— EXCERPTED TEXT —
The following activities are reflected in the unaudited pro forma condensed combined financial statements below (either in the historical results or through pro forma adjustments):

 

In connection with the IPO (and related transactions):

 

The initial investment by the Sponsor of 3,399,724 of YAC Class B shares for $25,000;

 

The issuance by YAC of 13,598,898 units at an offering price of $10.00 per unit and receipt of proceeds therefrom;

 

The issuance by YAC of 7,719,779 private placement warrants to the Sponsor and receipt of proceeds therefrom;

 

A total of $138,708,760 of net proceeds from the IPO and the private placement placed in the trust account;

 

The payment of offering expenses.

 

In connection with the Closing:

 

A $45,000,000 BOC PIPE investment and the related issuance of 4,500,000 shares of Class A common stock by YAC to Boston Omaha;

 

The payment of legal fees, underwriting commissions, and other costs incurred by YAC in connection with the IPO;

 

The repayment of a $1,000,000 working capital loan made by the Sponsor;

 

The payment of Transaction costs incurred by both Sky and YAC;

 

The redemption of 12,061,041 shares of Class A common stock held by YAC’s public stockholders;

 

The conversion of YAC’s Sponsor Stock to shares of Class A common stock on a one-for-one basis;

 

The conversion of BOC YAC’s Series B Preferred Units to shares of Class A common stock on a one-for-one basis;

 

YAC’s contribution of all of its assets to Sky, including but not limited to, (A) the proceeds from the trust account (net of proceeds used to fund the redemption of the Class A common stock held by eligible stockholders who properly elected to have their shares redeemed as of the Closing Date), plus (B) $45,000,000 proceeds from the BOC PIPE, plus any cash held by YAC in any working capital or similar account, less (D) the deferred underwriting commission from the IPO and other Transaction expenses of YAC;

 

Execution of the A&R Operating Agreement; and

 

Execution of the Tax Receivable Agreement.

 

2

 

 

Following the closing, the Combined Company is organized as an “Up-C” structure in which substantially all of the operating assets of Sky’s business are held by Sky and it continues to operate through the subsidiaries of Sky. Upon the closing, YAC was renamed as “Sky Harbour Group Corporation,” and the Company’s only assets are its equity interests in Sky. The Company is the sole managing member of Sky in accordance with the terms of the A&R Operating Agreement.

— GIVEN MATERIAL —

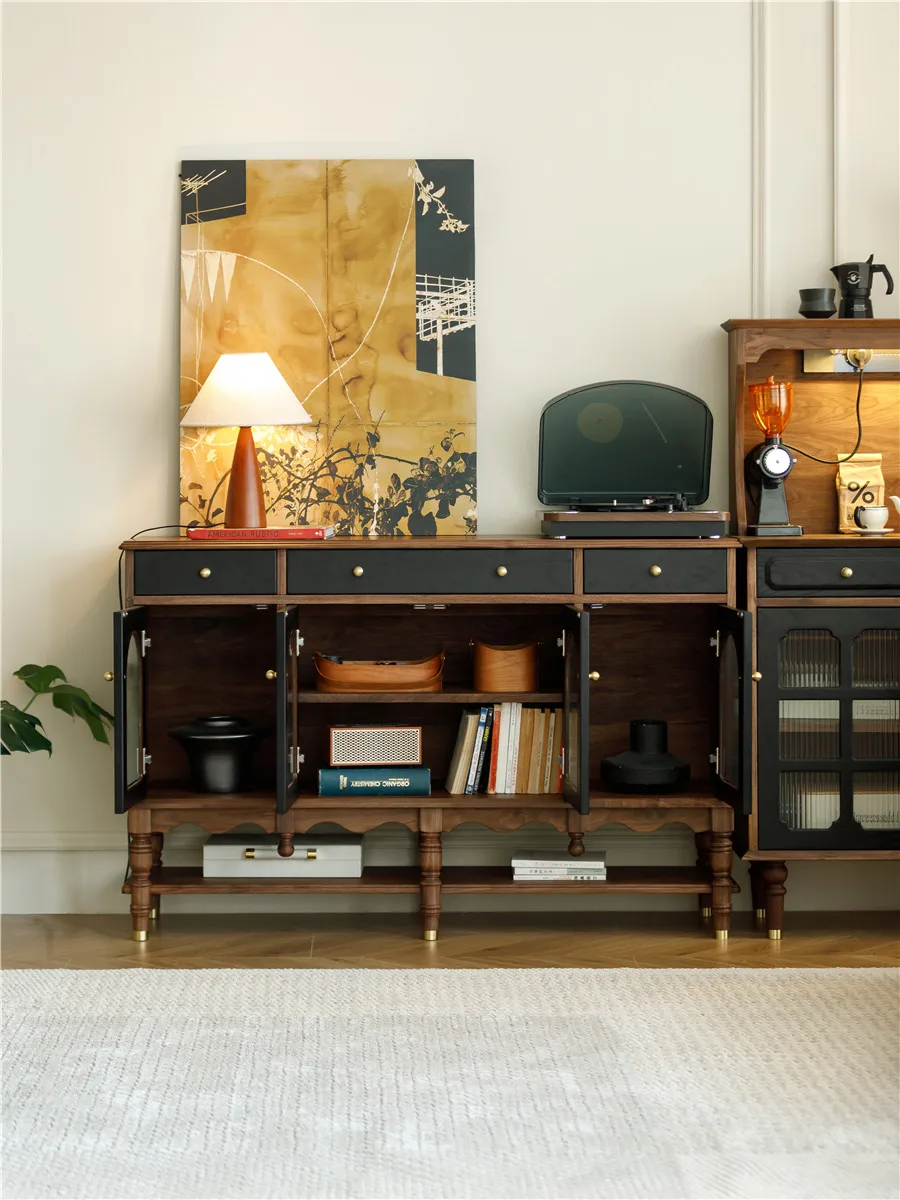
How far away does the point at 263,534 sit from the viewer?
313 centimetres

— AIM —
Can you print, word for word, the part of the excerpt on the YAC and Sky combination that opens with the words containing "YAC’s contribution of" and closes with "Tax Receivable Agreement."?

— SOLUTION TO THIS PROBLEM —
YAC’s contribution of all of its assets to Sky, including but not limited to, (A) the proceeds from the trust account (net of proceeds used to fund the redemption of the Class A common stock held by eligible stockholders who properly elected to have their shares redeemed as of the Closing Date), plus (B) $45,000,000 proceeds from the BOC PIPE, plus any cash held by YAC in any working capital or similar account, less (D) the deferred underwriting commission from the IPO and other Transaction expenses of YAC;

 

Execution of the A&R Operating Agreement; and

 

Execution of the Tax Receivable Agreement.